What is asked:
Copy verbatim the lines of the data from the line containing "Is it the case" through the end of the data, inclusive, omitting any pictures.
[Record set start]
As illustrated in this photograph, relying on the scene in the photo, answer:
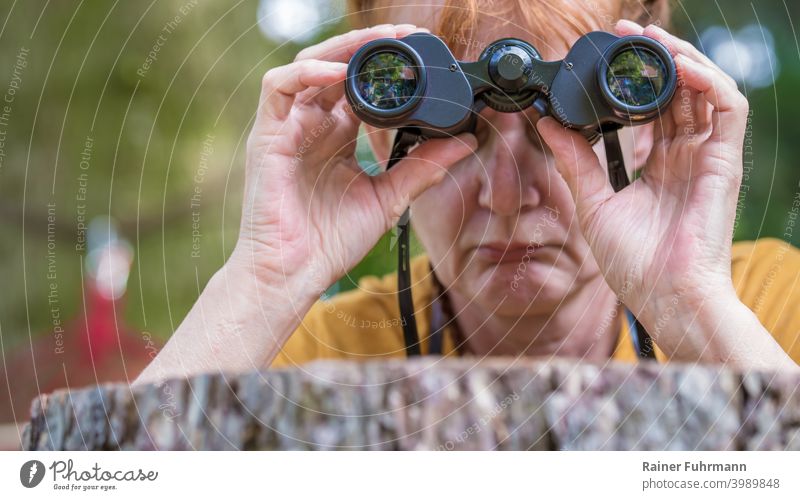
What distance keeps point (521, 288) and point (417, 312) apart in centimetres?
19

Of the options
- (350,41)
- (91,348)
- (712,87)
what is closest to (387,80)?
(350,41)

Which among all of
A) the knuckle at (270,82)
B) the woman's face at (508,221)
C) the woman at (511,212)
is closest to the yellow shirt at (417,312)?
the woman at (511,212)

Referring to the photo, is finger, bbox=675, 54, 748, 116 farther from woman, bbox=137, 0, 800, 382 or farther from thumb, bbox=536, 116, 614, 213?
thumb, bbox=536, 116, 614, 213

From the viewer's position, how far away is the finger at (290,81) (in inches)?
28.4

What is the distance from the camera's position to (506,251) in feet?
2.79

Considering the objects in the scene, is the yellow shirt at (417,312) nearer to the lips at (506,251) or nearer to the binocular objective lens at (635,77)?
the lips at (506,251)

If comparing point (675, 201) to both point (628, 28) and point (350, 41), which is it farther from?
point (350, 41)

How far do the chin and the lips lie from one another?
1cm

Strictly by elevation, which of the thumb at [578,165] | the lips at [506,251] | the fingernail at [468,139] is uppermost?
the fingernail at [468,139]

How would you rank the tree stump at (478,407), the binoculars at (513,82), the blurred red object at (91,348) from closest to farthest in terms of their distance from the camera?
1. the tree stump at (478,407)
2. the binoculars at (513,82)
3. the blurred red object at (91,348)

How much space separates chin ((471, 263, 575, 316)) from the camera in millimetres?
A: 871

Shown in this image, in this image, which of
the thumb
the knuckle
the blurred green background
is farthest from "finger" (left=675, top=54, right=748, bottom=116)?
the blurred green background

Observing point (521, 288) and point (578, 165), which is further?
point (521, 288)

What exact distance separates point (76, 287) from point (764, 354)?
3.97 feet
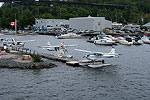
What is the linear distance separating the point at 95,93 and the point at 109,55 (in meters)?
12.8

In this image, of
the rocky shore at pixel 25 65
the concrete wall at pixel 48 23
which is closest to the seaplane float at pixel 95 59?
the rocky shore at pixel 25 65

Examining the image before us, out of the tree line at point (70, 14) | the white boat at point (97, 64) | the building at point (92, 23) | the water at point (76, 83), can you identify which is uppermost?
the tree line at point (70, 14)

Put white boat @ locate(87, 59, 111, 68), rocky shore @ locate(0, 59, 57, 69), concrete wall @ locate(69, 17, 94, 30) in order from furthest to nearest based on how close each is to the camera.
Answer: concrete wall @ locate(69, 17, 94, 30)
white boat @ locate(87, 59, 111, 68)
rocky shore @ locate(0, 59, 57, 69)

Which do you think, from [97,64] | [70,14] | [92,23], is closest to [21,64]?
[97,64]

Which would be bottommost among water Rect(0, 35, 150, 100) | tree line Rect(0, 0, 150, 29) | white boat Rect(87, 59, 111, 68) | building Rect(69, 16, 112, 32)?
water Rect(0, 35, 150, 100)

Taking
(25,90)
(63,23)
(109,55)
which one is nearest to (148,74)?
(109,55)

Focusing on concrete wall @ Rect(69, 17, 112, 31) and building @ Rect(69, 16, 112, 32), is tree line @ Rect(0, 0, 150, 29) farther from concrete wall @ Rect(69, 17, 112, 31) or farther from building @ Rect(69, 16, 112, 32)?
concrete wall @ Rect(69, 17, 112, 31)

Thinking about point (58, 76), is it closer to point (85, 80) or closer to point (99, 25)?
point (85, 80)

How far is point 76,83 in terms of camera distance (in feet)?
109

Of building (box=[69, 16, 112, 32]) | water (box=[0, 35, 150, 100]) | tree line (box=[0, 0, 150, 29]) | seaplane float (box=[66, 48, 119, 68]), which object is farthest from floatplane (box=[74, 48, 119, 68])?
tree line (box=[0, 0, 150, 29])

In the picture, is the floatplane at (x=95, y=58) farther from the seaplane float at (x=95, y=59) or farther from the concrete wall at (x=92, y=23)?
the concrete wall at (x=92, y=23)

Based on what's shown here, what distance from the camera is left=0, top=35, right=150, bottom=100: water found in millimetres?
28781

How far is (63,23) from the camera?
148500mm

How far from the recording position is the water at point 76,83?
28.8 metres
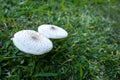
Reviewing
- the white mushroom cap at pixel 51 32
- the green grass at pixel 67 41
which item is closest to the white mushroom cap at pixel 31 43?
the white mushroom cap at pixel 51 32

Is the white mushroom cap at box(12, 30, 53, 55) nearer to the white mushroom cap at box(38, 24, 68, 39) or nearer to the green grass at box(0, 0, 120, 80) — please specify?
the white mushroom cap at box(38, 24, 68, 39)

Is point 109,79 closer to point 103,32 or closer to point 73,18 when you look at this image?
point 103,32

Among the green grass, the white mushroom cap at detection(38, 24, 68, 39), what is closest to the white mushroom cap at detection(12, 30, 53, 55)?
the white mushroom cap at detection(38, 24, 68, 39)

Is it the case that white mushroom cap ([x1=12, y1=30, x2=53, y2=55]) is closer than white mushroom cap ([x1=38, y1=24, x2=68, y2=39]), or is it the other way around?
white mushroom cap ([x1=12, y1=30, x2=53, y2=55])

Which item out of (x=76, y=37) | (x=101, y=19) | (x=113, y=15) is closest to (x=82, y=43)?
(x=76, y=37)

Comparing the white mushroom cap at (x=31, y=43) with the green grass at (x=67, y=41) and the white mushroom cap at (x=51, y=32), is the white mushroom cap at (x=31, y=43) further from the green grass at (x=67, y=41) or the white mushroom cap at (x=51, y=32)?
the green grass at (x=67, y=41)
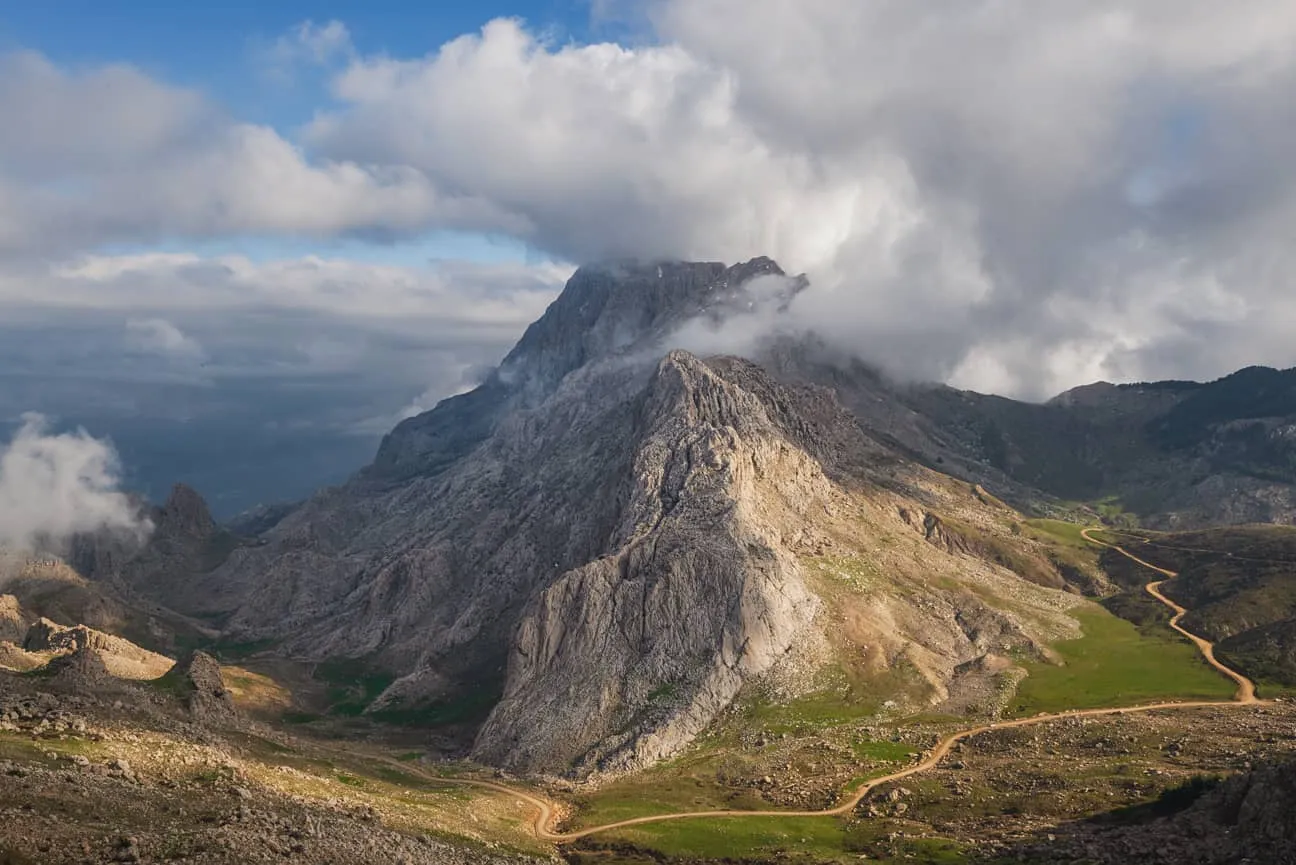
[Record set end]
Written solution:
Is it the case that white mushroom cap ([x1=12, y1=30, x2=53, y2=55]) is closer than white mushroom cap ([x1=38, y1=24, x2=68, y2=39]), or is it the other way around?
white mushroom cap ([x1=12, y1=30, x2=53, y2=55])

Which item out of (x=76, y=37) | (x=101, y=19) | (x=113, y=15) is closest to (x=82, y=43)?
(x=76, y=37)

Comparing the white mushroom cap at (x=31, y=43) with the green grass at (x=67, y=41) and the white mushroom cap at (x=51, y=32), is the white mushroom cap at (x=31, y=43) further from the green grass at (x=67, y=41) or the white mushroom cap at (x=51, y=32)?
the green grass at (x=67, y=41)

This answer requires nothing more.